Last time we talked about why you can’t peer into the future, to see what the value of your lump sum payout would be if you retired on a certain (post-November) date.
This time we’ll talk about why you might or might not want to cash out your pension, based on both financial mathematics, and behavior finance perspectives.
First, the math.
While the lump sum has to be actuarially identical to the annuity options, in reality they may be functionally very different values. For example, when I calculated my own non-COLA’d 50% joint/survivor annuity value, and compared it to my current lump sum payout today that I I would invest at an assumed conservative rate of return and then started drawing at the same age 65 that I’d have to begin taking my pension, looking from ages 65 onward there was never a time when the value of the pension was equal to or more valuable than the lump sum. In other words, it didn’t matter if I died at age 65.1, age 72, age 90, or age 100, or how old my husband lived to be, in every scenario that lump sum was more valuable to me than taking the lifetime stream of (technically identical but realistically shrinking in value) payments.
This requires me to do one thing very well over time, however, and that was to leave the investment alone to achieve market returns, something investors are known to be bad at.
It is also more vulnerable to the problem of sequence of return risk. If a rollercoaster doesn’t have much chance to get off the ground before undergoing its first 100′ drop, 50′ minus 100′ = a permanent problem. Whereas 200′-100’=still room for recovery.
Which brings us to the behavioral issues.
It’s hard for people emotionally to watch their financial capital, their investments, ride the roller coaster that is the daily, weekly, monthly, and yearly fluctuations of the market. And people in a panic often lock in their losses by pulling their money out of the market at exactly the wrong time.

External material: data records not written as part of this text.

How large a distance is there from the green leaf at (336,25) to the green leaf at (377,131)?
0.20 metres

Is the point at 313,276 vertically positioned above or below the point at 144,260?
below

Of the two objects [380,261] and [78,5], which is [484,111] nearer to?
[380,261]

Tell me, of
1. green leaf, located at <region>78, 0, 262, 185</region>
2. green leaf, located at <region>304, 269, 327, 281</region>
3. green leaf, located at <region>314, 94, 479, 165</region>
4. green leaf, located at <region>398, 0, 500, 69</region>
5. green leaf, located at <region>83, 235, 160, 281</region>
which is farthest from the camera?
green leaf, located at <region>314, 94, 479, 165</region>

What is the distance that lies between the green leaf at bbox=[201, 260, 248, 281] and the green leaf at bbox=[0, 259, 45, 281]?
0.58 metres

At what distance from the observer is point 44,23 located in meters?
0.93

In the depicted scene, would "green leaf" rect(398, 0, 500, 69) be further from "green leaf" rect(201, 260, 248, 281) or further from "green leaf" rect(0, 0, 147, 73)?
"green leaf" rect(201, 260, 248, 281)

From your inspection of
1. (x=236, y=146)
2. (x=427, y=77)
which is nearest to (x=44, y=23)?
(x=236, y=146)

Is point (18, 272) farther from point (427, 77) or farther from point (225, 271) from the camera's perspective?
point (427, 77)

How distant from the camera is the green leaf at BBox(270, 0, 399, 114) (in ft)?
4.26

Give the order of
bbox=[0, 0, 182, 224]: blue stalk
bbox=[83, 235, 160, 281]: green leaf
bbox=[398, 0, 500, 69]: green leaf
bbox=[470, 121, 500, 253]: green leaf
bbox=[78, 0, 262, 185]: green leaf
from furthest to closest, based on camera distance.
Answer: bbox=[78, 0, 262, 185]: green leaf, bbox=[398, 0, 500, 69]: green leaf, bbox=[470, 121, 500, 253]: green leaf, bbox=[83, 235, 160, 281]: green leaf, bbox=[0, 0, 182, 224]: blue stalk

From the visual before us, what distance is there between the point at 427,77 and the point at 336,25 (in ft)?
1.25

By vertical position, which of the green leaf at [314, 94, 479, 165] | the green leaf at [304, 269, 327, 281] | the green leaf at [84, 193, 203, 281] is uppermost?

So which one should I chose?
Before you make a choice, many factors should be considered, this is no one right answer and we don’t have a crystal ball. Many scenarios, including total portfolio value, expense ranges, lifetime duration ranges for each spouse separately and together, your past behavior during up and down markets, the percentage of your base needs (as well as what you’d like to be able to spend for a more comfortable lifestyle) that are covered by other income streams such as a COLA’d pension that your spouse might have and/or Social Security payments, and your vulnerability to sequence of return risks, should all be assessed before that decision is made, because it’s an irrevocable decision.